This week, high performance network vendor, Arista Networks, held a digital “Cloud Innovators” event. The company has used events like this before to make some major product announcements and this event was no different, as the company announced its network data lake, or NetDL in product terms.
NetDL is the next step in the evolution of the Arista platform and addresses the rise in artificial intelligence-driven networking.
Arista was a pioneer in software driven networking
Arista came to market as one of the first vendors to move to a centralized software model where its operating system, EOS, was decoupled from the underlying hardware. Arista products were built with a centralized in-memory state database making networks much more reliable and programmable.
The second phase of Arista evolution came in 2016 when it released its network database, NetDB, which was a consolidation of all data from Arista products. This includes alerts, flows, packet information, control plane traffic and device state streaming.
NetDB created a single platform for application and ecosystem development. Since its inception, Arista’s differentiator has been a single image across all its products, which made the creation of NetDB possible.
Almost all other vendors have a separate operating system for the WAN, WiFi, campus and other places in the network. Creating a network wide database would require ingesting the various sources of information and normalizing it, which would require a tremendous amount of heavy lifting
NetDL powers the next wave of Arista innovation
NetDL takes NetDB and adds a number of other data sources, including Internet and systems information and data from third parties such as Zoom, Zscaler, VMware, Microsoft and Palo Alto Networks.
This gives Arista a much broader set of data to process, analyze and derive operational insights from. NetDL can be thought of as a “single source of truth” for network data that enable better forensics and analytics for threat hunting, network packet brokers, network detection and response, performance monitoring and application experience monitoring.
All this data has existed for years but there was a missing link that made interpreting the data possible today, where it wasn’t in the past and that’s the rise of artificial intelligence. NetDL is a massive amount of data an AI requires data to be effective. In data sciences, there’s an axiom that states “good data leads to good insights” and that’s certainly true but it’s also a fact that partial data leads to incomplete insights.
The use of AI with NetDB might trigger some interesting information about the network but would be blind to the impact of the findings on cybersecurity, application performance and others.
AI plus NetDL enables faster threat hunting and app performance monitoring
With siloed networking and security, threat actors are able to breach a network and move laterally slowly, which keeps them hidden in plain sight as there is too much data to analyze manually. Even if the breach is detected, finding the source can be difficult, if not impossible as tracing the breach to another part of the network requires correlation across a number of systems and by the time its found, data has likely been exfiltrated.

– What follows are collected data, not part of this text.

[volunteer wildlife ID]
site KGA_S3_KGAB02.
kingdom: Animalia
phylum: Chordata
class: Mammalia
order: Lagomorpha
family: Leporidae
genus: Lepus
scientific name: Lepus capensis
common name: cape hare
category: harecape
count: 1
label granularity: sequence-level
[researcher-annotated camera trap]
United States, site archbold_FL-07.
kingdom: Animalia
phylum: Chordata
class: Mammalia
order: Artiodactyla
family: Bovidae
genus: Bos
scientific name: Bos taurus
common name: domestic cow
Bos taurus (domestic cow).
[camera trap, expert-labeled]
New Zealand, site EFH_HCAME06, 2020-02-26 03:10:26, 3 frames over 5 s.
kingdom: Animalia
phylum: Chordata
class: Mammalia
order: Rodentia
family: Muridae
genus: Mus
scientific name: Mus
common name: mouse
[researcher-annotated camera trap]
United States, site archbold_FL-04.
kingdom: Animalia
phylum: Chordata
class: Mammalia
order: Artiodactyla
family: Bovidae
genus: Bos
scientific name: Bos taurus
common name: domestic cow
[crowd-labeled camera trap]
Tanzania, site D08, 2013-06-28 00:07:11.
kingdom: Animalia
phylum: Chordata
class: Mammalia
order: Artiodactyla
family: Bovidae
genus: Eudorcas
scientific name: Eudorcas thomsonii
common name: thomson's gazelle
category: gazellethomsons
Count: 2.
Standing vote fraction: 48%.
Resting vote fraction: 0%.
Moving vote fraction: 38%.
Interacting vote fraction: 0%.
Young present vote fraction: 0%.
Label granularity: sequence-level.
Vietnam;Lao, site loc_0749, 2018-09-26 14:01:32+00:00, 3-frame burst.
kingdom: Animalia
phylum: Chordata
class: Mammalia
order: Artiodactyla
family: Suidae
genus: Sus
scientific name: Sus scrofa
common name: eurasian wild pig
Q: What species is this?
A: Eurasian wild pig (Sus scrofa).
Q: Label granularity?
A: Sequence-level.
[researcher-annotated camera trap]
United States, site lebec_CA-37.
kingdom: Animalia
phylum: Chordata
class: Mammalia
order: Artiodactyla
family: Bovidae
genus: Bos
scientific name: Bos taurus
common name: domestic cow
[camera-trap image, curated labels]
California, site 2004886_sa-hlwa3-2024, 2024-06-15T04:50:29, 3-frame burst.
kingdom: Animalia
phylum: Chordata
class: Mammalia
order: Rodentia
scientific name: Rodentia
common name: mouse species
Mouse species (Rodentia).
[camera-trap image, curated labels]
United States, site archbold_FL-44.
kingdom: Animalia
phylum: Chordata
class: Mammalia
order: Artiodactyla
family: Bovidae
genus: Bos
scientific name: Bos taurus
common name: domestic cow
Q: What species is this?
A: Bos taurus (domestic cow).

NetDL sees everything across the network and security systems and enables the correlation of even the smallest anomalies, which can be used to find the source of the breach and automate the reprogramming of the network to minimize the damage.
Similarly, a Zoom call that falls under the threshold of acceptable quality could trigger an inspection of the network to troubleshoot the problem and isolate the problem. In a recent AIOps study conducted by ZK Research, we found that some engineers spend half of their time troubleshooting the network.
That’s because network troubleshooting can be very difficult, particularly in this era of software defined everything, cloud and mobility as a problem in one device can have a ripple effect and cause problems elsewhere. AI applied to NetDL can quickly see there’s an application problem and then quickly identify where in the path of traffic the problem emanated from.
Autonomous networks is on the near term horizon
Another benefit of NetDL is that it enriches Arista’s autonomous virtual assistant, AVA. The combination of AVA + NetDL can shift network operations from a reactive model to one that’s proactive as the virtual agent can watch the entire network 24x7x365 and use AI / ML models to predict when a problem will occur. AVA can then guide network operators through fixing the problem before its business impacting.
The partners announced this week should be thought of as a starting point for NetDL. During the event, Arista hinted at others coming in 2022 and will including a range of companies including other strategic partners and ISVs to deliver market and customer specific or application specific insights.
The IT industry has existed in silos for decades, but that model no longer works as applications are now cloud delivered and users are on the move. NetDL brings together a “full stack” of data to let the network understand not only what happened but why it happened.